Was ist eine „Ethik des Nie wieder“, Herr Sznaider?
Lässt sich auf der Singularität des Holocaust beharren, ohne die Schwere anderer Verbrechen auszublenden? Um diese Frage geht es dem Soziologen Natan Sznaider in seinem neuen Buch, den wir auf einen Spaziergang durch seine Heimatstadt Tel Aviv getroffen haben.
Der Rothschild Boulevard, im Zentrum von Tel Aviv. Viele Menschen sind mit Rollern auf dem breiten, teils begrünten Mittelstreifen des Boulevards unterwegs. Natan Sznaider erscheint eine Stunde zu spät an dem vereinbarten Treffpunkt. Sein Online-Kalender sei noch auf die deutsche Zeit eingestellt gewesen, entschuldigt er sich. Noch vor Kurzem war der Soziologe länger in dem Land, indem er geboren wurde und noch heute populärer ist als hier in Israel, wo er lebt und lehrt. Manche seiner Bücher sind nur auf Deutsch erschienen, sein jüngstes Werk Fluchtpunkte der Erinnerung erst Anfang des Jahres. Geschätzt wird Sznaider als ein Denker, der sich auf nüchterne Weise in ein hitziges Spannungsfeld begibt. Im Zentrum seines aktuellen Schaffens steht die die Frage: Wie kann es gelingen, Holocaust und Kolonialismus in einer „Ethik des Nie wieder“ zusammenzudenken?

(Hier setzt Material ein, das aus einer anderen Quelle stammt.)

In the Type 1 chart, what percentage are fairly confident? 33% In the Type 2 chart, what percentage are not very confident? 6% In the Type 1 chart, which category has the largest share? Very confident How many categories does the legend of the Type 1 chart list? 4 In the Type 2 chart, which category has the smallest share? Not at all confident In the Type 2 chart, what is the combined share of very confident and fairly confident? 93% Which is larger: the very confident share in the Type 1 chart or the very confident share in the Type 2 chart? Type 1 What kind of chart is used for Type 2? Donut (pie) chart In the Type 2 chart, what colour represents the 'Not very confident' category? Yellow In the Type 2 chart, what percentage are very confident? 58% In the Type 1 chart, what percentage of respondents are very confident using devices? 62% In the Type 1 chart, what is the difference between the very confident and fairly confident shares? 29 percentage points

In der Debatte geht es um mehr als um theoretische Argumente, es geht häufig auch um die eigene Identität: um die von Nachkommen von Shoah-Überlebenden oder Kolonialisierten, von Menschen, die von Antisemitismus oder Rassismus betroffen sind. Sicher auch um die der Deutschen. Und es geht um den jüdischen Staat Israel. Im Mittelpunkt steht dabei ein uraltes philosophisches Problem: das Verhältnis des Besonderen zum Allgemeinen. Philosophen sprechen von einem Spannungsfeld von Partikularismus und Universalismus, wobei der Partikularismus grobgesagt für das Spezielle steht, für etwas, das nur für eine bestimmte Gruppe oder ein bestimmtes Ereignis gilt. Etwa für gruppenspezifische Interessen innerhalb eines Staates. Der Universalismus aber bestimmt das Verallgemeinerbare. Er steht für Aussagen, die für alle gelten sollen – ohne Ausnahme. Viele sehen die Universalisierbarkeit moralischer Urteile als Bedingung für ihre Gültigkeit.